Too little description about baseline methods.
Due to the page limitation, we provided a concrete description of them in the supplementary material. Here we revise to provide a brief classification and description of the baseline methods.
(i). Our method surpasses Roboflamingo [26], 3D Diffusor Actor [75], OpenVLA [1], RoboDual [101], UNIVLA [103], Robovlm [32], GR1 [100], which directly projects the RGB/depth image to action signals as shown in Fig. 1(a) in the manuscripts.
(ii). Compared to methods that use a copilot model to generate sub-goal images as input, like Susie [99] and CLOVER [102] as shown in Fig. 1(b) in manuscripts, our model significantly achieves more accurate control.
(iii). DreamVLA outperforms approaches like UP-VLA [42], Seer [41], and VPP [40] as shown in Fig. 1(c) in manuscripts, which merge whole sub-goal image foresight into one VLA to take benefits from a more integrated design and joint optimization.
The analysis of experiments.
1 Failure-Mode Shift
| Failure category | Typical baseline error | Baseline freq. | DreamVLA freq. |
|---|---|---|---|
| Perception (mis-grasp, occlusion) | Gripper closes on distractor; depth under-estimates target | 57 % | 18 % ↓ |
| High-level reasoning (stall in long chain) | Policy stops after task 3 | 29 % | 10 % ↓ |
Analysis: DreamVLA eliminates most perception- and planning-related mistakes; the few remaining errors are low-level motor slips, confirming that the predicted dynamic, depth and semantic cues effectively close the perception–reasoning gap.
2 Task Length Matters
| Methods | Task 1 | Task 2 | Task 3 | Task 4 | Task 5 |
|---|---|---|---|---|---|
| Seer [41] | 96.3 | 91.6 | 86.1 | 80.3 | 74.0 |
| DreamVLA (ours) | 98.0 | 94.3 | 89.7 | 84.5 | 78.6 |
| Δ | +1.7 | +2.7 | +3.6 | +4.2 | +4.6 |
Analysis: The advantage grows with horizon length—tasks 4-5 involve long-term spatial reasoning, where comprehensive knowledge offers more gain on long-horizon tasks. We analyze that there are three reasons:
(i). Predicts dynamic-region masks for future frames, so the Transformer keeps explicit attention on pixels that will move, rather than re-detecting them each step.

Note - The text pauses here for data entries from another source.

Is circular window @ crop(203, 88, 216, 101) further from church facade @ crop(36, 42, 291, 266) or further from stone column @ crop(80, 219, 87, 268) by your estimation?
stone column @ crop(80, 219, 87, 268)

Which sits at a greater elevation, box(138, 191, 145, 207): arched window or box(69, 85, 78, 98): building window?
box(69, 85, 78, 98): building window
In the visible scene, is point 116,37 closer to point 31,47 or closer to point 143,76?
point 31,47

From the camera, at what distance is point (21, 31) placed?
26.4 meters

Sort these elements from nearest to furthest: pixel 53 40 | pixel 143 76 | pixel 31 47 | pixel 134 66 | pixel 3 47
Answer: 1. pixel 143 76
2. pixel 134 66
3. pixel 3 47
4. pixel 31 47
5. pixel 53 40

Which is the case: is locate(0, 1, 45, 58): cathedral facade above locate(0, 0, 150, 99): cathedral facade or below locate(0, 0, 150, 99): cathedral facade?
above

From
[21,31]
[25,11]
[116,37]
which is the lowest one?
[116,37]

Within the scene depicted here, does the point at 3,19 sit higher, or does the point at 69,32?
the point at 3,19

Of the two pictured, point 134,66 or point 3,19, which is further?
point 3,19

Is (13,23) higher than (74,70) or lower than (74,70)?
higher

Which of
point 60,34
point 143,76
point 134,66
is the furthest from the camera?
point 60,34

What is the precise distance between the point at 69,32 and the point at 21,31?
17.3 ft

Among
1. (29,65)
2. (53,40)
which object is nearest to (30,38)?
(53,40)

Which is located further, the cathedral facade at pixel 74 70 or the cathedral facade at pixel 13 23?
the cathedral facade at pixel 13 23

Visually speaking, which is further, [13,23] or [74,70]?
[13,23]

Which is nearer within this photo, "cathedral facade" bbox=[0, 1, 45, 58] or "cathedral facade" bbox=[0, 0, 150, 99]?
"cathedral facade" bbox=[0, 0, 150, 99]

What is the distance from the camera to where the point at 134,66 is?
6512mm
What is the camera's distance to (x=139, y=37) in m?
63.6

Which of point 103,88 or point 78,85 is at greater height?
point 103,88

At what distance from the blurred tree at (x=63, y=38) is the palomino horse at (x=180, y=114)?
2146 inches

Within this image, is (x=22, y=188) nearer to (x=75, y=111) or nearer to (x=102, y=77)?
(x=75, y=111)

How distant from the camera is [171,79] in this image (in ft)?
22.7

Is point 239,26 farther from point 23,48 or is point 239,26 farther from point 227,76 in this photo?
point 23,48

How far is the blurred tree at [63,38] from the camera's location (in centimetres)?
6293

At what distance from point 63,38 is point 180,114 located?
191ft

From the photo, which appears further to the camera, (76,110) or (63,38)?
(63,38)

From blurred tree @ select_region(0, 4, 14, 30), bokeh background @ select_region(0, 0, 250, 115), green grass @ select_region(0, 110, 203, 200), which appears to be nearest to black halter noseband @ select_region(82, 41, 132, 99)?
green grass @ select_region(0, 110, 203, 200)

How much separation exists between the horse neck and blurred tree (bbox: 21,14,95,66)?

(ii). Predicts a coarse future depth map, giving the policy a look-ahead of where free space/obstacles will be.
(iii). The comprehensive knowledge fuses spatial and semantic cues into a shared latent, letting gradients flow from the final action back to the earliest relevant pixels.
Latency Description.
The following table lists the concrete latency of each component in DreamVLA on an NVIDIA GeForce RTX 4090:
| model part | inference time |
|---|---|
| image, text and state encoders | 12 ms |
| observation forward pass w/ dream query | 19 ms |
| observation forward pass w/o dream query | 16 ms |
| action forward pass | 60 ms |
| total | 91 ms |
| total w/o dream query | 88 ms |
Analysis:
(i). Auxiliary modalities add a small overhead. Our “dream queries” are token‑level predictions (no explicit image decoding and no external models). The incremental cost is 3 ms (3.4%) compared to w/o dream query (91 ms vs. 88 ms).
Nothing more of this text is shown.